Arthur There is a direct descendent of those who built the once massive Mornemont estate. Family quarrels with distant relatives led to lawsuits, and the resulting victories for those relatives in turn led to the estate being parcelled off into numerous smaller land packages separated by large walls. It’s only the walls themselves and the connecting gates they support that now belong to Arthur, and he patrols them answering calls from those wishing to access their homes, the gates opened on demand in exchange for a small sum. His home is a narrow brick construction precariously perched on a wall, and he dreams that new legal action will revert control of the estate to him.
In a Comics Journal interview Jacques Tardi relates the punishing schedule under which he created You Are There, and dismisses it as a lesser work during an unhappy time, claiming some pages are just hacked out. Some pages do lack Tardi’s customary tightness and detail, but he’s being very hard on himself. The strong composition remains, as does the eye for detail in pages he might consider hacked out, which differ from his normal work only by being slightly sketchier. Tardi bolsters the otherworldliness of the premise by giving the pencil thin Arthur an archaic look that matches his complex speech patterns, and creates a memorable back-up cast.
Once Arthur and the boundaries of his world are thoroughly introduced, other elements come in to play, including a beleaguered President who needs a place of exile, and Julie, a knowing and bawdy young woman whose family occupy a parcel of land. They both feed into the ongoing plot, but the wonder of You Are There has little to do with whether or not Arthur succeeds in restoring the family lands to his control, but the fantastical world he inhabits and the conversations he has.

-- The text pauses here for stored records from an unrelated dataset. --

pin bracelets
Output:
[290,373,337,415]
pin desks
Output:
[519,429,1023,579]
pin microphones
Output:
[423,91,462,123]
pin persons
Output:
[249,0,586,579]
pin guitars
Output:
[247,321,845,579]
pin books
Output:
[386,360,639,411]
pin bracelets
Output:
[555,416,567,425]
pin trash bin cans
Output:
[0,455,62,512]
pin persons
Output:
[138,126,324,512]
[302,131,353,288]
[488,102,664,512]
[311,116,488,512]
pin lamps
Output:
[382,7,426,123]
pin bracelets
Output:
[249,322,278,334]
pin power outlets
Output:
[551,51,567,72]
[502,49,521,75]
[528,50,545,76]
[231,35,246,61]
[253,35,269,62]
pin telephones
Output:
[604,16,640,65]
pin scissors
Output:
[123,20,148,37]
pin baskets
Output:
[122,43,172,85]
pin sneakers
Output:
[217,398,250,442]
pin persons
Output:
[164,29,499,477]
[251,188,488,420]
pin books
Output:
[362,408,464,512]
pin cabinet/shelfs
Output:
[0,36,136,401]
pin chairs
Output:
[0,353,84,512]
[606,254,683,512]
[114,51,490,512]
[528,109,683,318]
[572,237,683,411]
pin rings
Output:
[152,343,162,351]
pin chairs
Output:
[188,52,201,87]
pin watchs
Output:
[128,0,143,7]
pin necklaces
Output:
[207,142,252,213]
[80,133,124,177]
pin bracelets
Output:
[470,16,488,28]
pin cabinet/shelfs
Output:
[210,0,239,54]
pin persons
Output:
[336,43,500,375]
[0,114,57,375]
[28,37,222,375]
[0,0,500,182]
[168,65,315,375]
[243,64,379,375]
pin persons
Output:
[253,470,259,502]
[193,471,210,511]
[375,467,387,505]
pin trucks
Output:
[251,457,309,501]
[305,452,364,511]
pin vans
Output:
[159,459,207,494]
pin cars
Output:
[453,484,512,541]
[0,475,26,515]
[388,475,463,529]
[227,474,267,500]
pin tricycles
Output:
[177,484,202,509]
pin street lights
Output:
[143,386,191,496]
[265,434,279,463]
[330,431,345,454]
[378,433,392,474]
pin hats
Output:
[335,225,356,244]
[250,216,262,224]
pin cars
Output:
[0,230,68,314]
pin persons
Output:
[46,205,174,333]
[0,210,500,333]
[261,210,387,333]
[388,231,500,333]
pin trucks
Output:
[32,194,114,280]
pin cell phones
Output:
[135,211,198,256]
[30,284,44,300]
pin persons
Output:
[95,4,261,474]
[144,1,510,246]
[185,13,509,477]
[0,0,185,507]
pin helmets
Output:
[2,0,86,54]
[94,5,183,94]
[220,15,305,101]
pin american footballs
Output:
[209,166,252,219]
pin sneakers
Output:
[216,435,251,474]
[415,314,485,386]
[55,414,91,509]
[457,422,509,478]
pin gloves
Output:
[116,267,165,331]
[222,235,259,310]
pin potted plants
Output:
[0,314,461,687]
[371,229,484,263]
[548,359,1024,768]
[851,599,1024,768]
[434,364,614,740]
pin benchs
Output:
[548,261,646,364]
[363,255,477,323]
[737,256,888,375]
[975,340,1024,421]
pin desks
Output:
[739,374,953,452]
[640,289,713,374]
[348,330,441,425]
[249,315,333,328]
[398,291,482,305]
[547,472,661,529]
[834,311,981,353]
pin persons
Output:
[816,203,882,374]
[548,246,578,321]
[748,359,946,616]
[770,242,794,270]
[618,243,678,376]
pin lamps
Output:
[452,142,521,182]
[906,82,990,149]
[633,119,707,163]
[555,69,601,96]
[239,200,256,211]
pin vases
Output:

Forest later denied You Are There is intended as an absurdist satire of how people desperately cling to possessions, power and property, no matter the inconvenience. It very much comes across as such, as this primary characteristic is shared by several cast members. These resemble players of a repertory theatre company slotting into allocated roles according to what Forest had on his mind as he began working on each chapter. The connecting threads only really come into play around the halfway point, by which time Arthur’s world has expanded.
There’s so much to enjoy in You Are There, which is revered in France, yet considerably under-rated in English. Forest delivers a torrent of ideas, and the magnificence of his set up alone would spawn myriad stories for other writers, yet to Forest it’s merely a background. Time after time he astonishes with his twisting of familiarity, and the language throughout is spellbinding, beautifully translated by Kim Thompson to convey the long-winded political justifications and Arthur’s fragile sanity. Tardi picks up on the madness to contribute an eccentricity that never approaches farce until the deliberately over the top conclusion, and both creators supply fine details that may be missed in the rush of a first reading. As far as surreal fantasy graphic novels are concerned, You Are There is top of the range.